> [Work request]: Print out each entry below exactly; do not carry over any image.

━━━

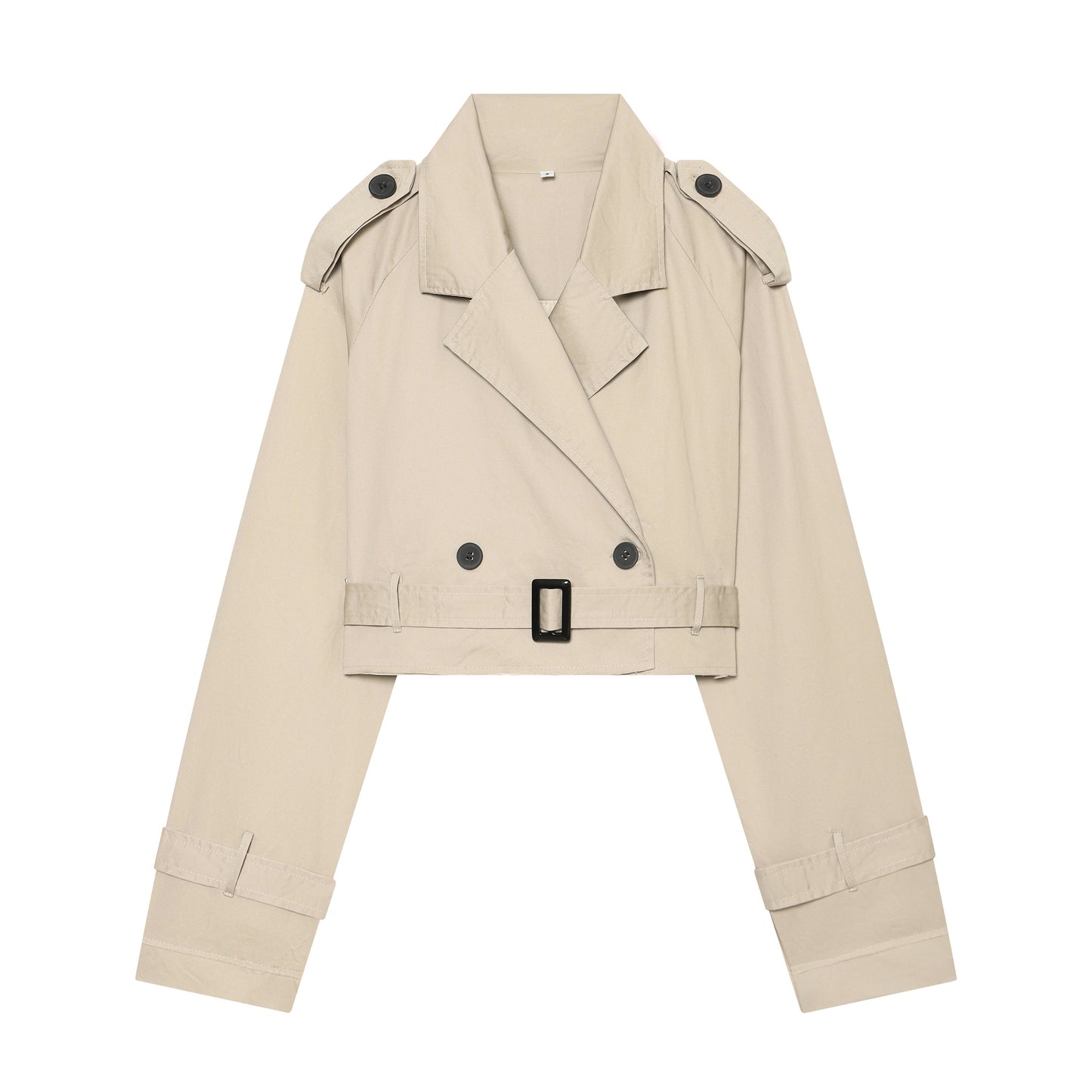 Summer Women Clothes Office Belt Collared Long Sleeve Short Trench Coat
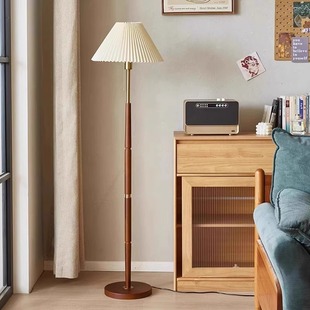 轻奢卧室床头灯氛围灯具 饰灯复古美式 百褶落地灯客厅沙发旁立式 装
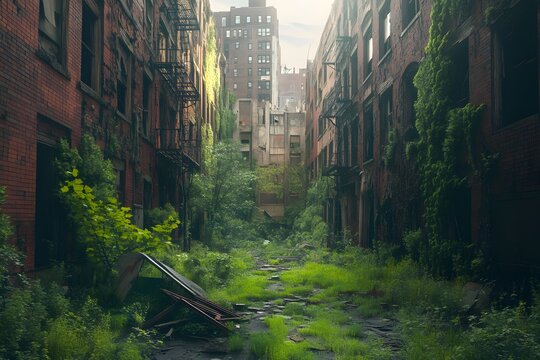 Post-apocalyptic, overgrown cityscape with nature reclaiming the streets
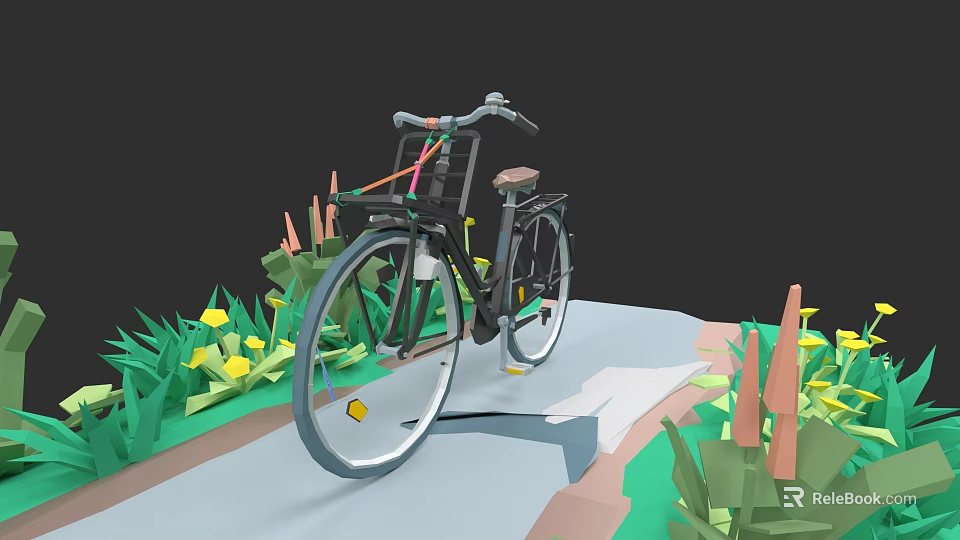 Bicycle Parked On Scenic Path With Green Plants And Yellow Flowers 3d model 
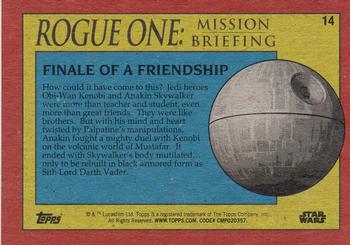 2016 Topps Star Wars Rogue One: Mission Briefing #14 Finale of a Friendship Back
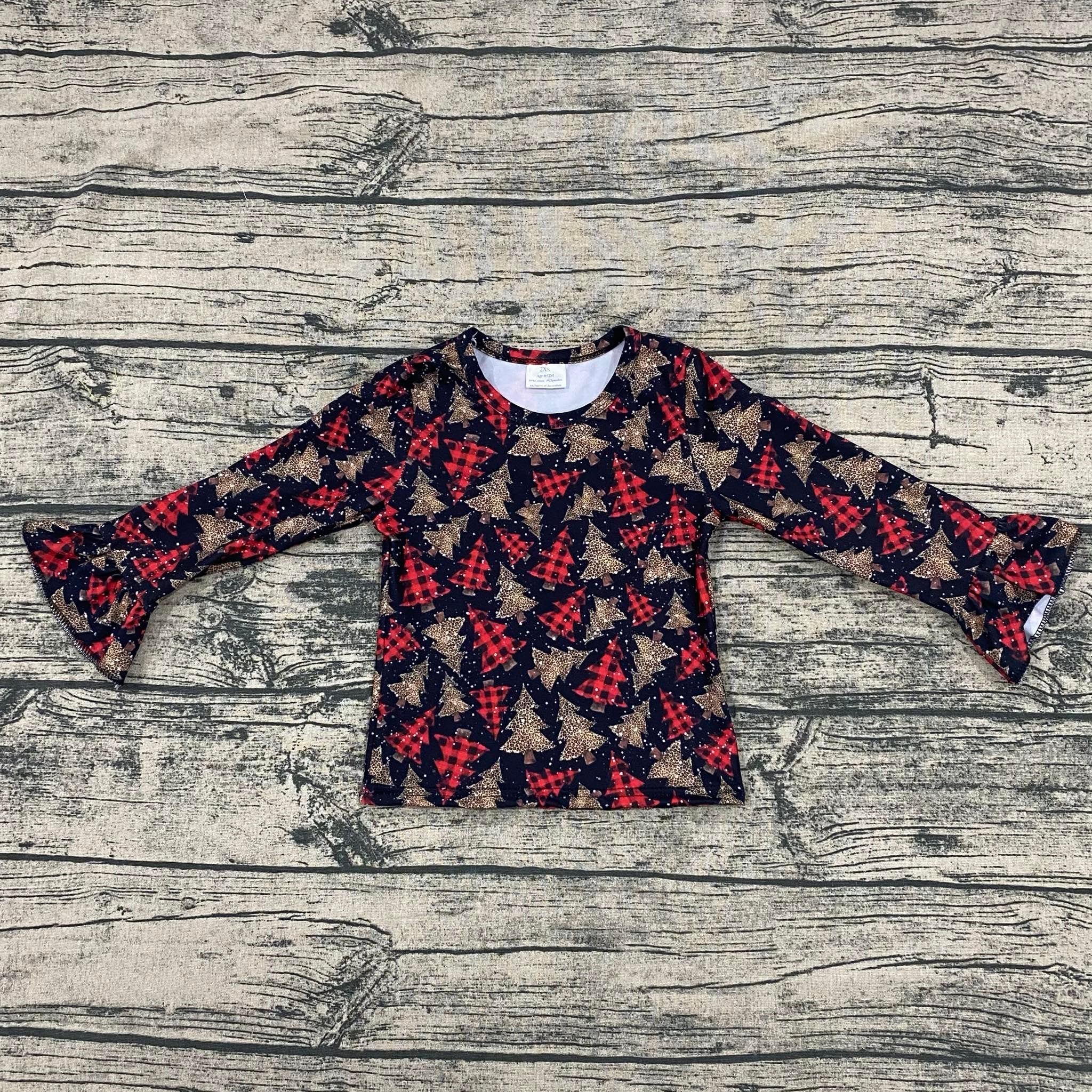 Trio Trees Bell Sleeve Top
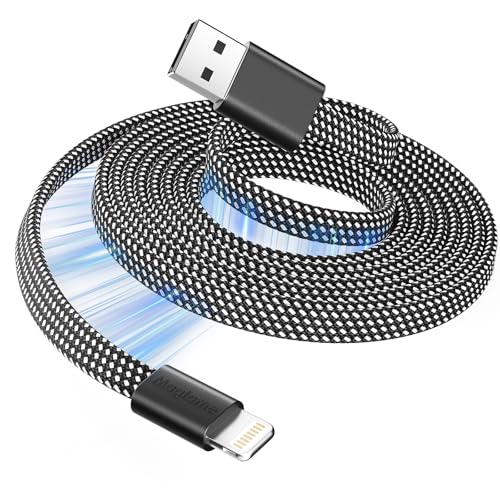 Magtame Magnetic Lightning Cable Coil 1m MFI certifié chargeur câble charge rapide plat rétractable i -Phone fil tressé pour voiture compatible avec i -Phone 14 13...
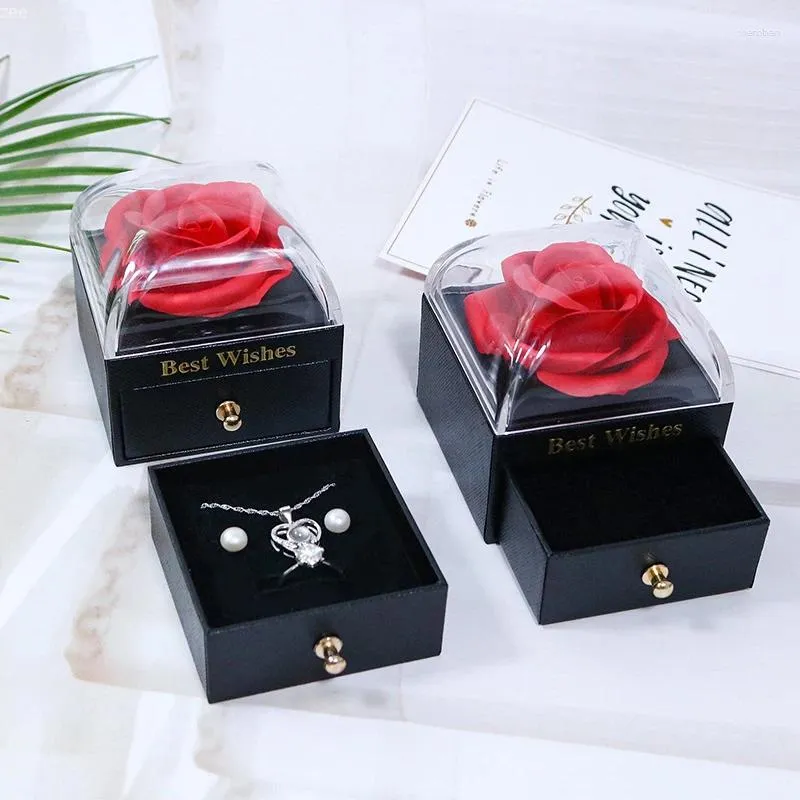 Decorative Flowers Creative Rose Flower Drawer Box Valentine's Day Gift Jewelry Storage Packaging Artificial Decor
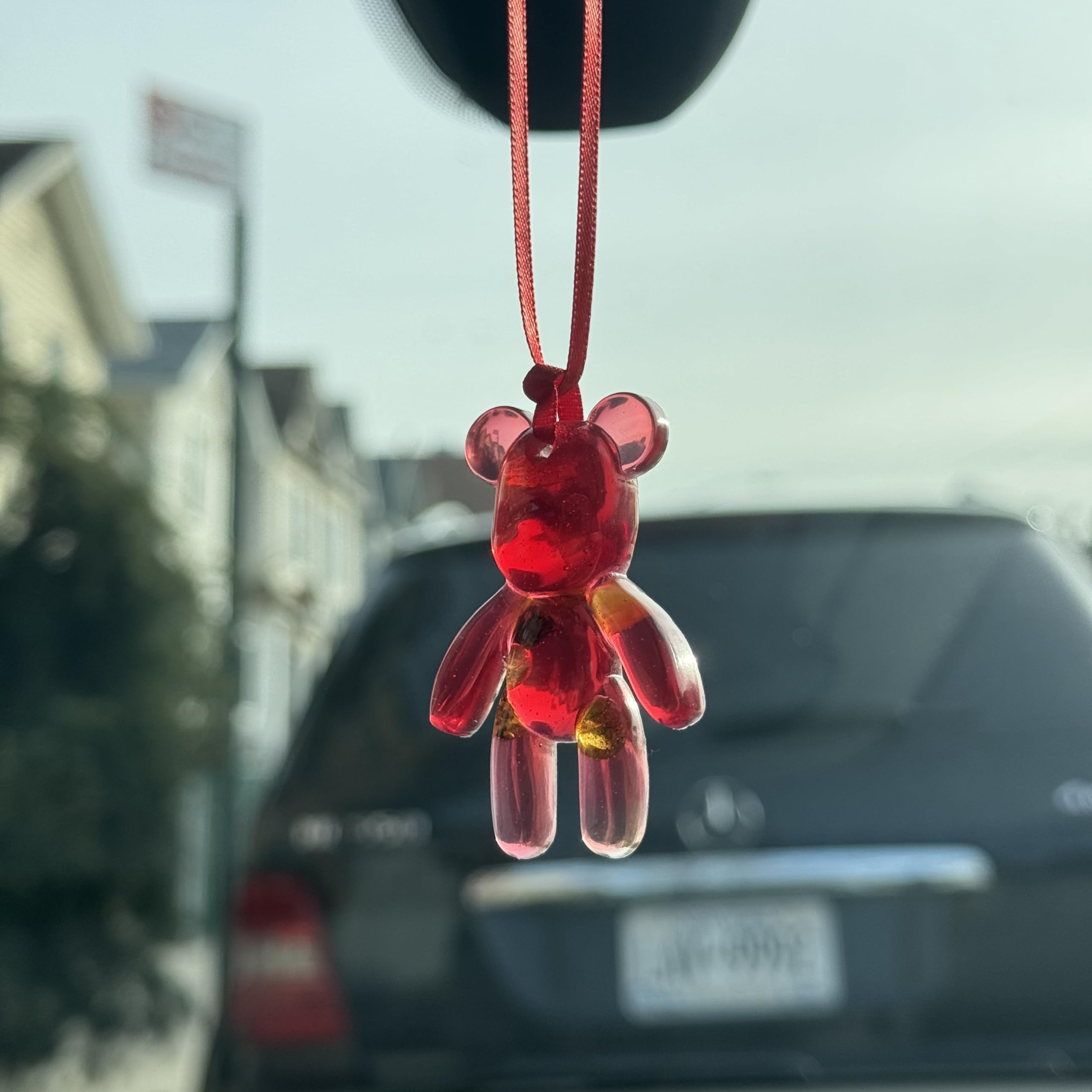 USA KIZIMA Handmade Amber keychain gift for car Bear for Luck and Safety - Red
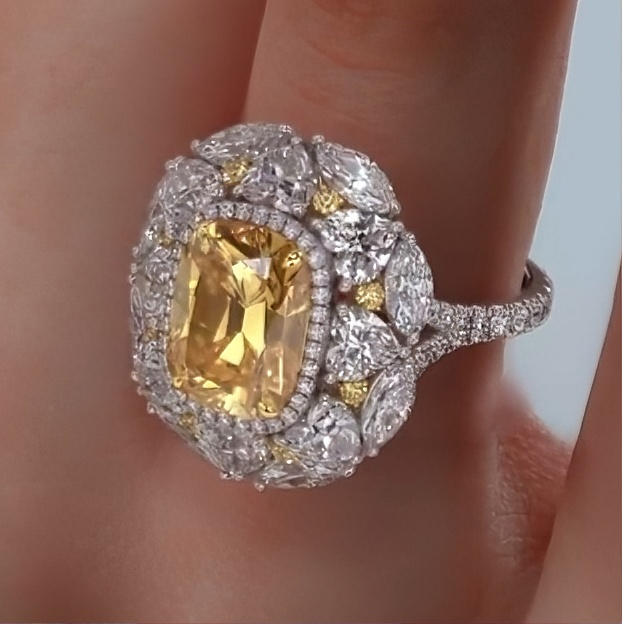 Elegant 2.3ct Oval Cut Yellow Sapphire Engagement Ring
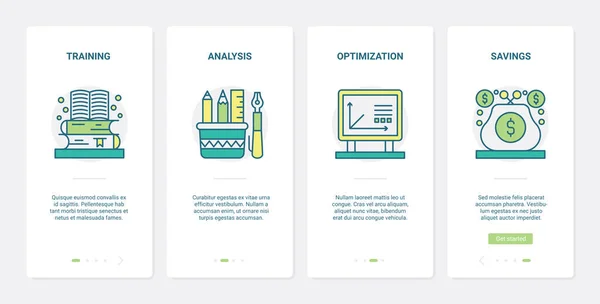 Finanzwissen zur Erhöhung der Geldeinsparungen UX, UI onboarding mobile app page screen set — Stockvektor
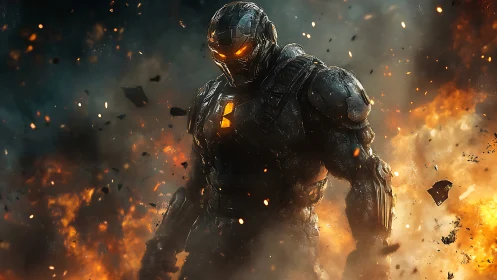 Armored cyber warrior strides through explosive battlefield blaze.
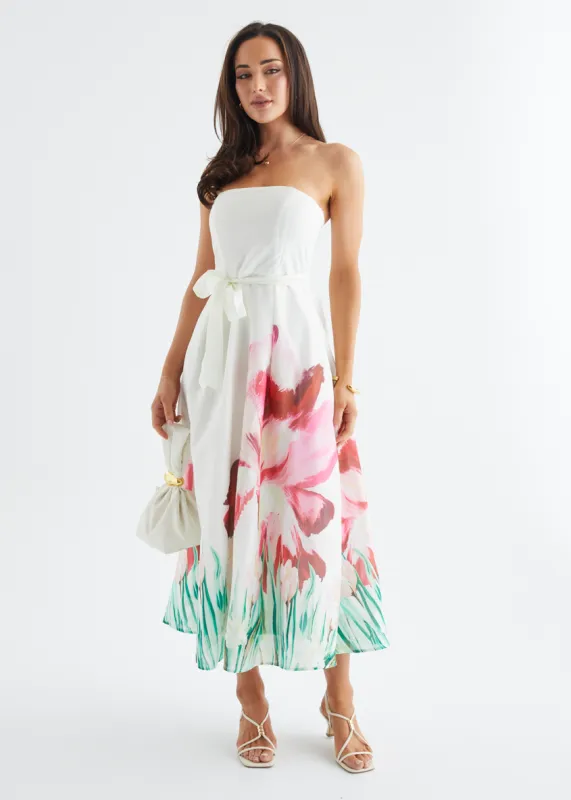 Naya Strapless Midi Dress - Ivory Floral sold by Gingham & Heels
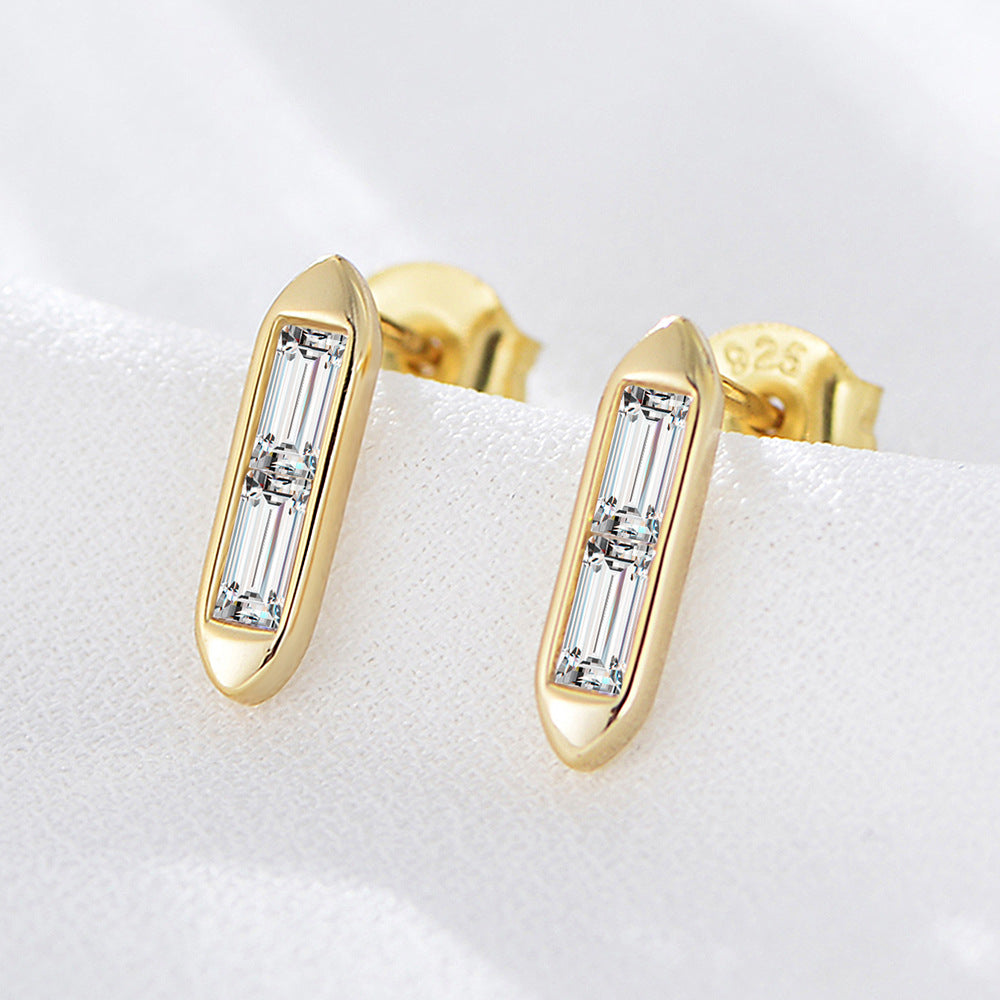 Korean Version S925 Sterling Silver Geometric Versatile Square Strip Inlaid Zircon Stud Earrings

━━━

> [Task response]:
 Summer Women Clothes Office Belt Collared Long Sleeve Short Trench Coat
 轻奢卧室床头灯氛围灯具 饰灯复古美式 百褶落地灯客厅沙发旁立式 装
 Post-apocalyptic, overgrown cityscape with nature reclaiming the streets
 Bicycle Parked On Scenic Path With Green Plants And Yellow Flowers 3d model 
 2016 Topps Star Wars Rogue One: Mission Briefing #14 Finale of a Friendship Back
 Trio Trees Bell Sleeve Top
 Magtame Magnetic Lightning Cable Coil 1m MFI certifié chargeur câble charge rapide plat rétractable i -Phone fil tressé pour voiture compatible avec i -Phone 14 13...
 Decorative Flowers Creative Rose Flower Drawer Box Valentine's Day Gift Jewelry Storage Packaging Artificial Decor
 USA KIZIMA Handmade Amber keychain gift for car Bear for Luck and Safety - Red
 Elegant 2.3ct Oval Cut Yellow Sapphire Engagement Ring
 Finanzwissen zur Erhöhung der Geldeinsparungen UX, UI onboarding mobile app page screen set — Stockvektor
 Armored cyber warrior strides through explosive battlefield blaze.
 Naya Strapless Midi Dress - Ivory Floral sold by Gingham & Heels
 Korean Version S925 Sterling Silver Geometric Versatile Square Strip Inlaid Zircon Stud Earrings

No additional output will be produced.